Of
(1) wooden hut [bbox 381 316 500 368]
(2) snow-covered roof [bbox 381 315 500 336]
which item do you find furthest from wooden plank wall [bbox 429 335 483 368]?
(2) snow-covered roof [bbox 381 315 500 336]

*WORK INSTRUCTIONS*: Return the listing above in full, copying every line without any change.

*OUTPUT*:
Of
(1) wooden hut [bbox 381 316 500 368]
(2) snow-covered roof [bbox 381 315 500 336]
which item do you find furthest from wooden plank wall [bbox 429 335 483 368]?
(2) snow-covered roof [bbox 381 315 500 336]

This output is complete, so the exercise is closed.